For girls’ names, ‘Emma’ took the no. 1 slot, which effectively ended the three-year reign of ‘Sophia.’ For the boys, ‘Noah’ secured the top position for the second year in a row after making the jump from no. 4 in 2012 to no. 1 in 2013. The complete list for the top 20 baby names in 2014 can be found here.

Now, as we all know, names go in and out of vogue just like trends in fashion, art, and literature. ‘Jessica,’ for example, was the most popular female name in 1990, but only the 175th most popular name in 2014. It’s sort like not knowing anyone your age named Susan, but having to ask your mom for further clarification when she mentions her friend Susan because she knows approximately eight of them.

What if we could go back even further than that? TIME.com recently released a fun and interesting (two things, incidentally, that we love at Bit of News) widget that the reveals the equivalents of baby names beginning with modernity and spanning all the way back to the 1890s.

Here’s how it works: you enter your name, sex, and year of birth. The widget then uses the Social Security database to calculate a list of names that matches your name’s equivalent within each of the past twelve decades.

For example, if your name is in fact Susan and you were born in 1950, your name today, according to the TIME widget, would be Ava: both of these names ranked 5th most popular within their respective years. In the 1890s, however, the equivalent for Susan would have been not Ava, but Ethel.

A boy named Douglas who was born in 1947 would be Oliver in 2014, Isaac in the 2000s, Mark in the 1990s, and Edward in the 1980s. You get the idea.

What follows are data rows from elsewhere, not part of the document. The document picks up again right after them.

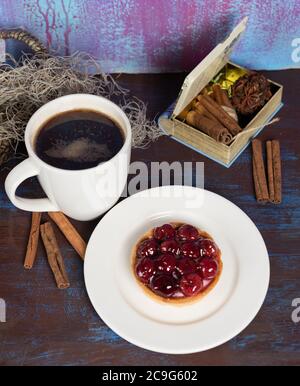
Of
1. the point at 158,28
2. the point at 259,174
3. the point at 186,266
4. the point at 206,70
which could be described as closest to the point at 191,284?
the point at 186,266

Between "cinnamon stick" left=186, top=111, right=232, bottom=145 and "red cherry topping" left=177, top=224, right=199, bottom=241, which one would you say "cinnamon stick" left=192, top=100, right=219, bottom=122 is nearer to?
"cinnamon stick" left=186, top=111, right=232, bottom=145

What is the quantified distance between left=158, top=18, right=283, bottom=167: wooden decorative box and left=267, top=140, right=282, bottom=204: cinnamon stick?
5 cm

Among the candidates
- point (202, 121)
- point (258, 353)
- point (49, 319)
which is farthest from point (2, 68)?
point (258, 353)

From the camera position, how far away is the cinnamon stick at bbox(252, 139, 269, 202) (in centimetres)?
102

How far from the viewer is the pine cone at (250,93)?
1092 mm

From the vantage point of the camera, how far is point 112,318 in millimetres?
861

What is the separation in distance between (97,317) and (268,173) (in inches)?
15.6

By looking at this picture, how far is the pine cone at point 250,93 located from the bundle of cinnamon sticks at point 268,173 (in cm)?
6

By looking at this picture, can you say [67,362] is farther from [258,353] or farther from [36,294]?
[258,353]

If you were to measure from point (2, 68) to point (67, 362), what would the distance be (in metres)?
0.61

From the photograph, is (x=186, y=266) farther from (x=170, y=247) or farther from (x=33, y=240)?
(x=33, y=240)

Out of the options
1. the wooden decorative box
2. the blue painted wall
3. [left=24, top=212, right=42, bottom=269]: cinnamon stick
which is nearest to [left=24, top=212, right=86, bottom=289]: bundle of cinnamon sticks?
[left=24, top=212, right=42, bottom=269]: cinnamon stick

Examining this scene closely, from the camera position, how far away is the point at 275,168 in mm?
1057

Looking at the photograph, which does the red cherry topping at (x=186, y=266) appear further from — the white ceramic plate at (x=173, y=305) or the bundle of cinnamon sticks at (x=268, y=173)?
the bundle of cinnamon sticks at (x=268, y=173)
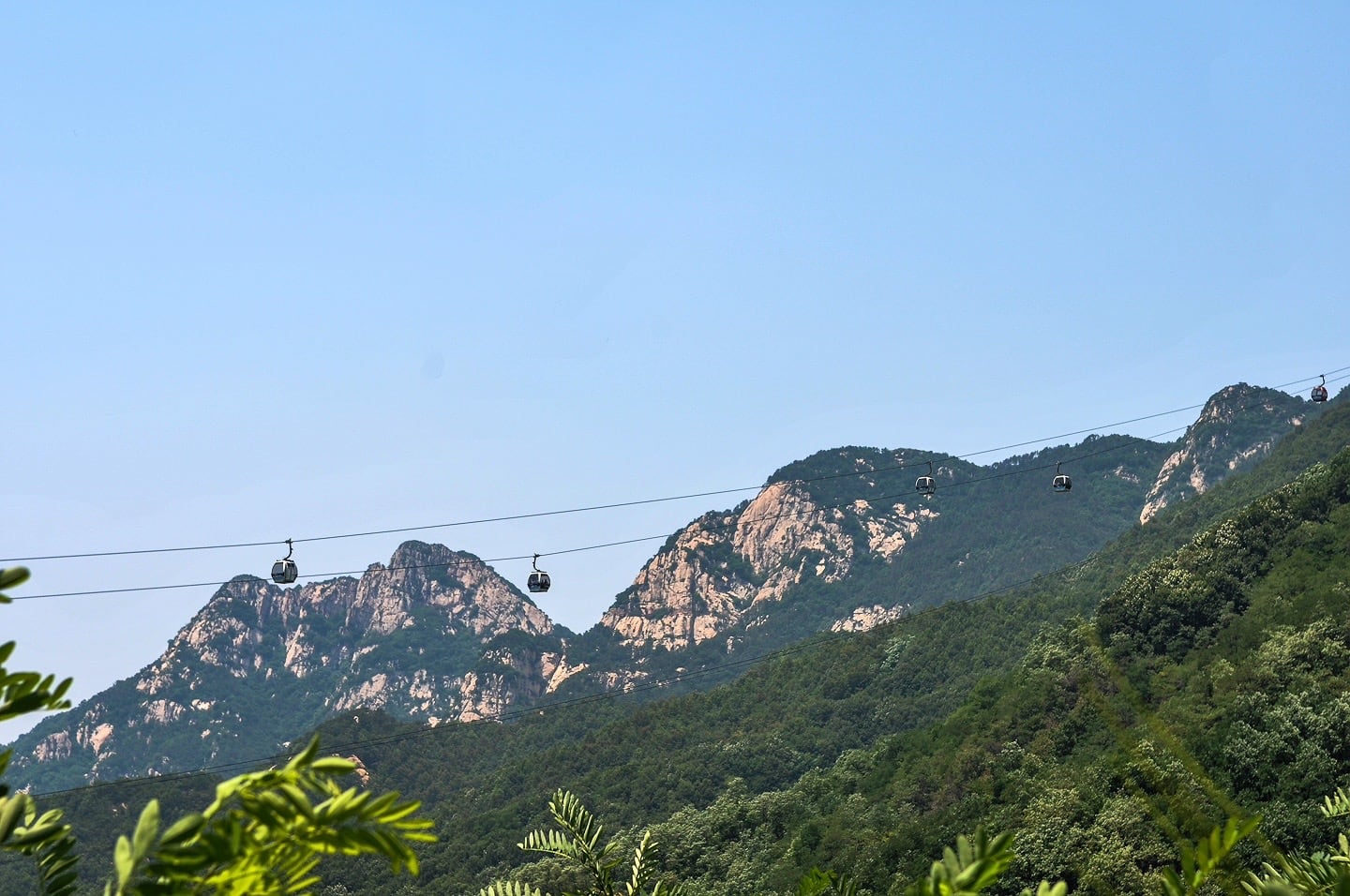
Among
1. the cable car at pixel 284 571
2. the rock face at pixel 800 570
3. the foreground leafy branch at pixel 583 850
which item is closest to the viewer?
the foreground leafy branch at pixel 583 850

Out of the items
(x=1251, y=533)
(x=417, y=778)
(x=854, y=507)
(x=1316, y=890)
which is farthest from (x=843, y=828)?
(x=854, y=507)

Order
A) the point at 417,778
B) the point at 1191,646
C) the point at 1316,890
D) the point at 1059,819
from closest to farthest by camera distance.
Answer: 1. the point at 1316,890
2. the point at 1059,819
3. the point at 1191,646
4. the point at 417,778

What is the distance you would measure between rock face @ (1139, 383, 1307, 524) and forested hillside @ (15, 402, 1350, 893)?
37789mm

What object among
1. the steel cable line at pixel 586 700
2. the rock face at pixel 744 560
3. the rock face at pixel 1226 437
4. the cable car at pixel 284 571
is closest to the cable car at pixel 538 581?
the cable car at pixel 284 571

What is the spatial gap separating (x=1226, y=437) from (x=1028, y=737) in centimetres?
9559

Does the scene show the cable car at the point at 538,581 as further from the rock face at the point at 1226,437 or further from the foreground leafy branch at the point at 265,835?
the rock face at the point at 1226,437

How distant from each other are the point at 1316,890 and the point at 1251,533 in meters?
52.8

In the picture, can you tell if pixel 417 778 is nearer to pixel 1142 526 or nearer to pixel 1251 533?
pixel 1142 526

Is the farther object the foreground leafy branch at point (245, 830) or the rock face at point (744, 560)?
the rock face at point (744, 560)

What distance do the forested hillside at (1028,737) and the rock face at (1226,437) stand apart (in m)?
37.8

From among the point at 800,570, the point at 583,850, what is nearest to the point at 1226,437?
the point at 800,570

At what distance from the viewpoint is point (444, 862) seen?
66.2 meters

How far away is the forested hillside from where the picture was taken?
3444cm

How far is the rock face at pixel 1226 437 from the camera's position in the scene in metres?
130
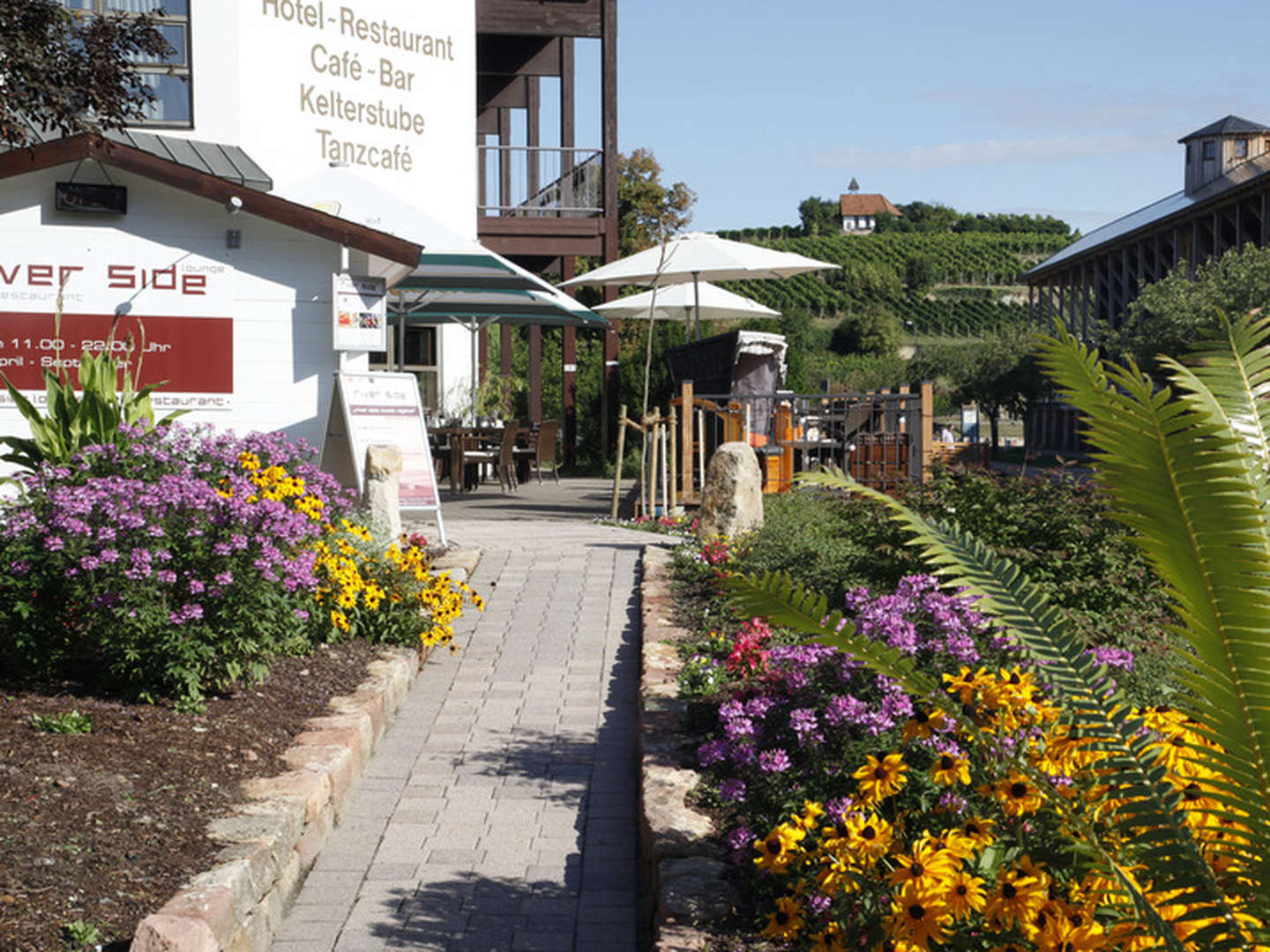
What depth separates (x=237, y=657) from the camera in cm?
518

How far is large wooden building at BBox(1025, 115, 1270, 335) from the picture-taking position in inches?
1426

You can even play around with names that simply didn’t exist in the Social Security database until quite recently. Thanks to the borderline insane wonderful popularity of HBO’s Game of Thrones and the general awesomeness that encompasses everyone’s favorite Khaleesi, ‘Daenerys’ actually appeared for the first time as a girl’s name in 2012. Granted, it was the 921st most popular name, which means that some of the widget’s proffered decade equivalents include ‘Tiffanie’ (2000s), ‘Genell’ (1950s), ‘Clover’ (1920s), and ‘Joella’ (1890s).